Saved data entries
=== Begin Enclosure ===
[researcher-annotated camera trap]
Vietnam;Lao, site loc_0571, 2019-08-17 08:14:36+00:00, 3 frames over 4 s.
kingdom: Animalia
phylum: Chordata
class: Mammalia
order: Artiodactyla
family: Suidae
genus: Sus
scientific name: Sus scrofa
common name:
=== End Enclosure ===
▸ **Work required**
Nothing may be dropped or altered. Copy every line above.

▸ **Written answer**
[researcher-annotated camera trap]
Vietnam;Lao, site loc_0571, 2019-08-17 08:14:36+00:00, 3 frames over 4 s.
kingdom: Animalia
phylum: Chordata
class: Mammalia
order: Artiodactyla
family: Suidae
genus: Sus
scientific name: Sus scrofa
common name:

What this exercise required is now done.